[Opening Data for review section]

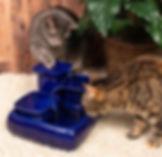 blue-w-cat-1.jpg
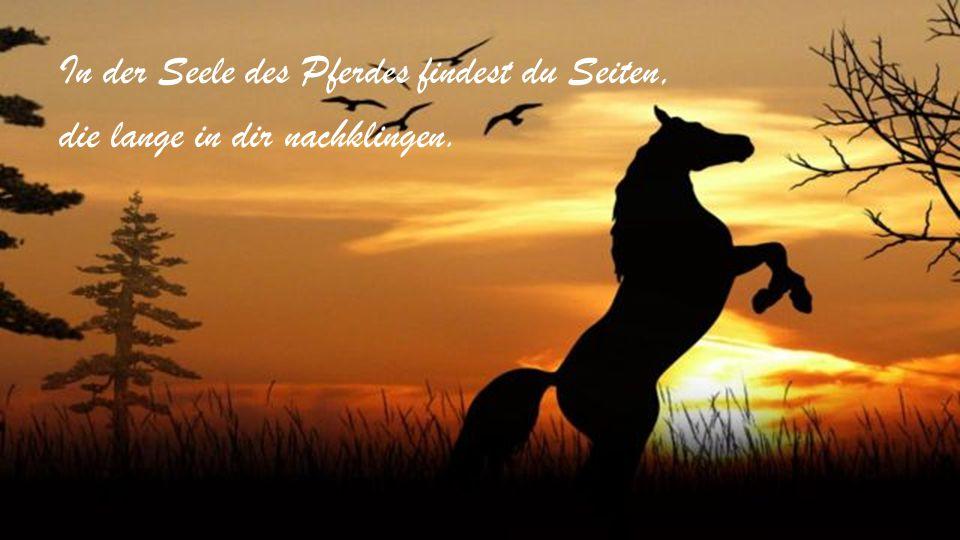 In der Seele des Pferdes findest du Seiten, die lange in dir nachklingen.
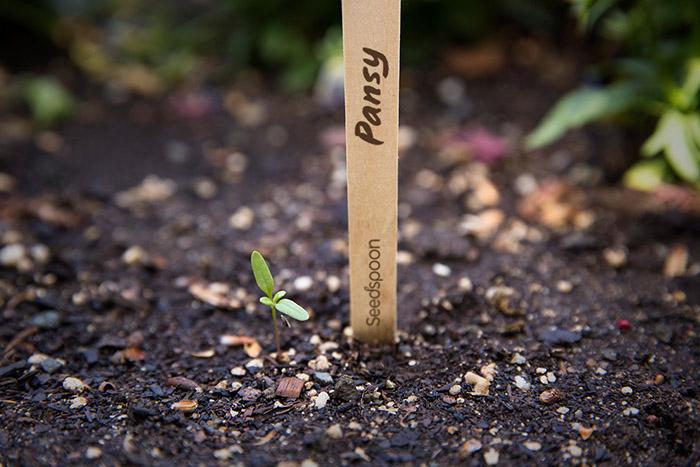 Seedspoon5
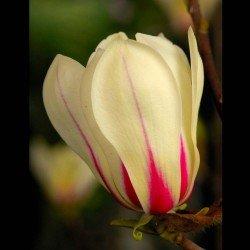"""Magnolia ,,Sunrise"""""""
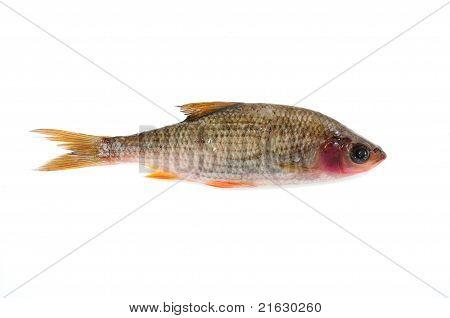 Sick Roach Fish (Rutilus Rutilus)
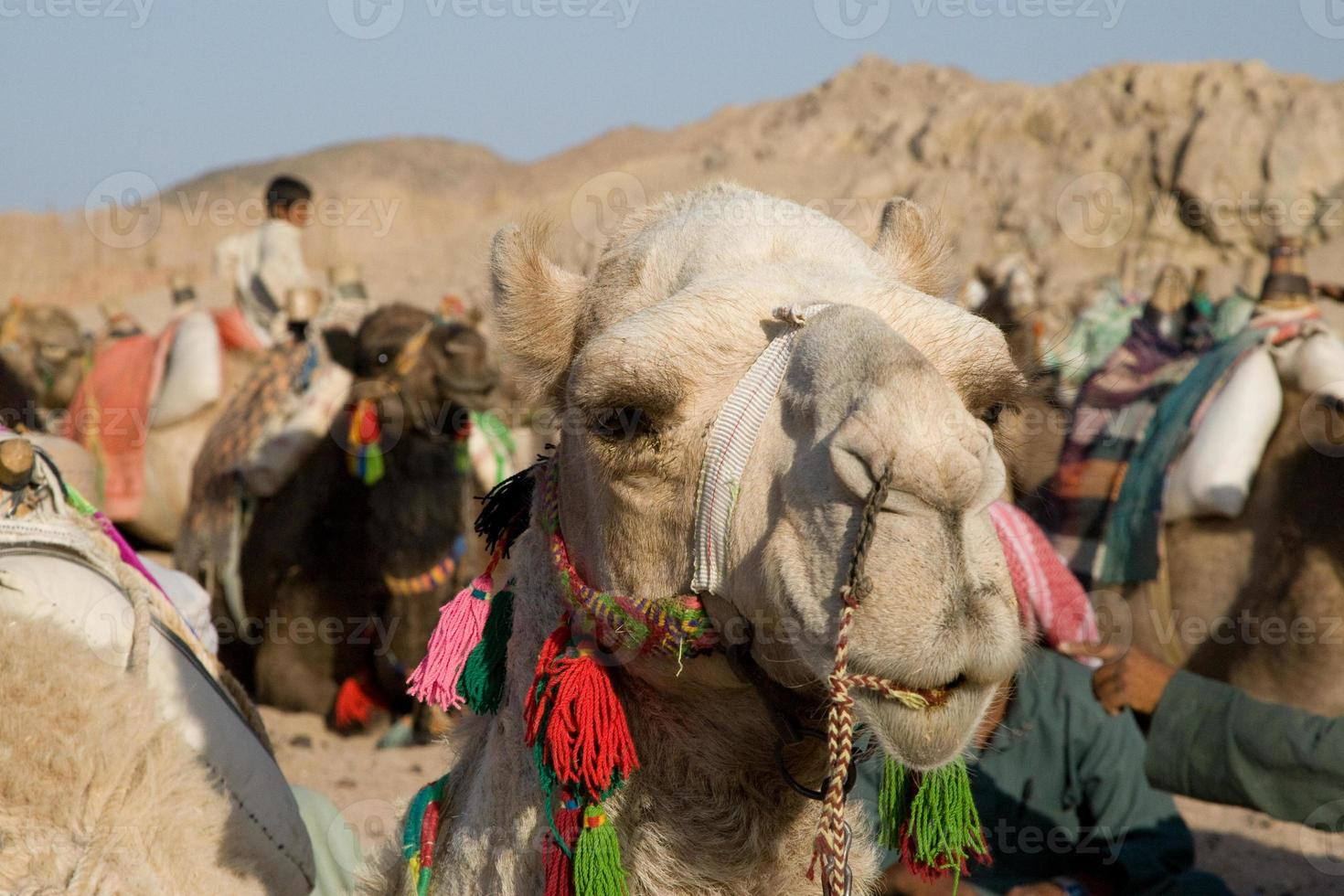 kamel porträtt foto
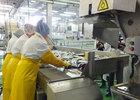 Эмбарго перенаправило поставки сахалинской рыбы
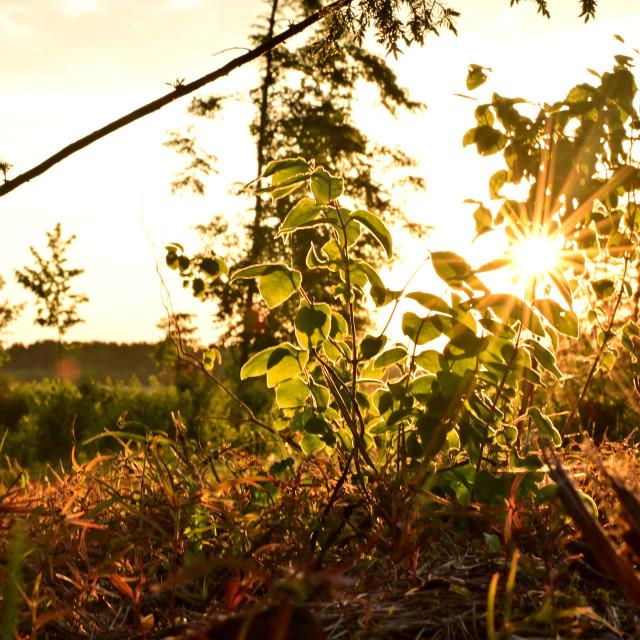 """""""Amazing sunset"""" stock image"""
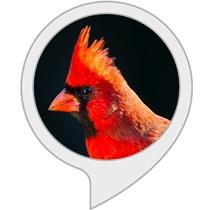 State Bird Quiz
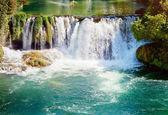 Waterfalls in national park. Krka National Park, Croatia — Stock Photo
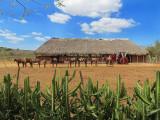 le ranch et les chevaux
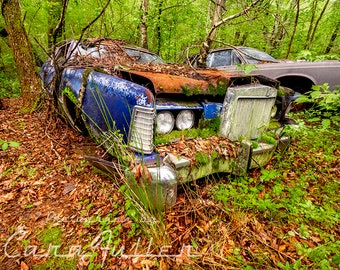 Photograph of a 1972 - 1975 Lincoln in the Woods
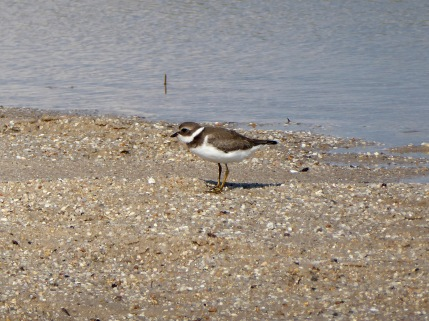 Semi-Palpated Plover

[Closing Data for review section]

The problem: Leaving out the pictures, repeat the data above exactly.

Solution:
 blue-w-cat-1.jpg
 In der Seele des Pferdes findest du Seiten, die lange in dir nachklingen.
 Seedspoon5
"""Magnolia ,,Sunrise"""""""
 Sick Roach Fish (Rutilus Rutilus)
 kamel porträtt foto
 Эмбарго перенаправило поставки сахалинской рыбы
 """""""Amazing sunset"""" stock image"""
 State Bird Quiz
 Waterfalls in national park. Krka National Park, Croatia — Stock Photo
 le ranch et les chevaux
 Photograph of a 1972 - 1975 Lincoln in the Woods
 Semi-Palpated Plover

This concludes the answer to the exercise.